Includes: (Message) Broker, Deployment Manager.

Shared Repository


A shared repository stores the system’s data, maintains its integrity through transactions and may support subscriptions to changes in subsets of the data. That lets other system components concentrate on implementing the business logic.

Includes: Shared Database, Blackboard, Data Grid of Space-Based Architecture, shared memory, shared file system.

Proxy


A proxy mediates between the system and its clients, transparently taking care of some generic functionality.

Includes: Firewall, Response Cache, Load Balancer, Reverse Proxy, Adapter.

Orchestrator


An orchestrator implements use cases as sequences of calls to the underlying components, which are usually left unaware of each other’s existence.

Includes: Workflow Owner, Application Layer, Facade, Mediator; API Composer, Process Manager, Saga Execution Component, Integration (Micro-)Service.

Multifunctional components

Several patterns combine functionality of two or more extension layers.

Includes: Message Bus, API Gateway, Event Mediator, Enterprise Service Bus, Service Mesh, Middleware of Space-Based Architecture.

Fragmented metapatterns

There are patterns with no system-wide layers. Some of them incorporate two or three domains at various abstraction levels, so that a service (limited to a subdomain) in one domain acts as a layer for another domain.

Layered Services


Layered Services is an umbrella metapattern which highlights implementation details of Services or Pipeline.

Includes: orchestrated three-layered services, choreographed two-layered services, Command Query Responsibility Segregation (CQRS).

Polyglot Persistence


Polyglot Persistence is about using multiple data stores which differ in roles or technologies.

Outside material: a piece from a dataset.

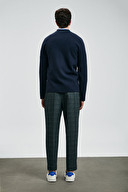 Lufian Igor Erkek Hırka 112100076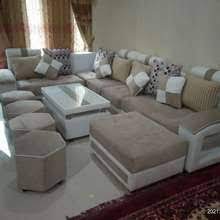 Harga sofa murah dibawah 1 juta 2020 / harga sofa murah dibawah 1 juta 2020 / daftar harga hp advan android murah dibawah 1 juta. Harga Sofa Sectional Terbaru Di Indonesia Juni 2021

Each of the upper-level components may have access to any data store. Each data store is a shared repository.

Includes: specialized databases, private and shared databases, data file, Content Delivery Network (CDN); read-only replica, Reporting Database, Memory Image, Query Service, search index, historical data, Cache-Aside.

Backends for Frontends


Backends for Frontends has a service (BFF) for each type of the system’s client. The BFF may be a proxy, orchestrator or both. Each BFF communicates with all the components below it. The pattern looks like multiple proxies or orchestrators deployed together.

Includes: Layered Microservice Architecture.

Service-Oriented Architecture


SOA has three or four layers of services, each in its own domain. The upper layer contains orchestrators which are often client-specific, like BFFs. The second layer contains business rules and is divided by the business subdomains. The lower layer(s) are libraries and utilities, grouped by functionality and technologies. Each component may use (orchestrates) all the components below it.

Includes: Segmented Architecture; distributed monolith, enterprise SOA.

Hierarchy


Some domains allow for hierarchical composition where the functionality is spread over a tree of components.

Includes: Orchestrator of Orchestrators, Bus of Buses, Cell-Based (Microservice) Architecture (WSO2 version) (Services of Services).

Implementation metapatterns

Several patterns emerge in the internal structure of components.

Plugins


The Plugins pattern is about separating the main logic from customizable details of the system’s behavior. That allows for the same code to be used for multiple flavors or customers.

Includes: Plug-In Architecture, Add-ons, Strategy, Hooks.

Hexagonal Architecture


Hexagonal Architecture is a specialization of Plugins where every external dependency is isolated behind an adapter and thus is easy to update or replace.

Includes: Ports and Adapters, Onion Architecture, Clean Architecture; Model-View-Controller (MVC).

Microkernel


This is another derivation of Plugins, with a rudimentary core component which mediates between resource consumers (applications) and resource providers. The microkernel is a middleware to the applications and an orchestrator to the providers.

Includes: operating system, software framework, distributed runtime, interpreter, configuration file, saga engine, AUTOSAR Classic Platform.

Mesh


A mesh consists of intercommunicating shards, each of which may host an application. The shards make a fault-tolerant distributed middleware.

Includes: grid; peer-to-peer networks, Leaf-Spine Architecture, actors, Service Mesh, Space-Based Architecture.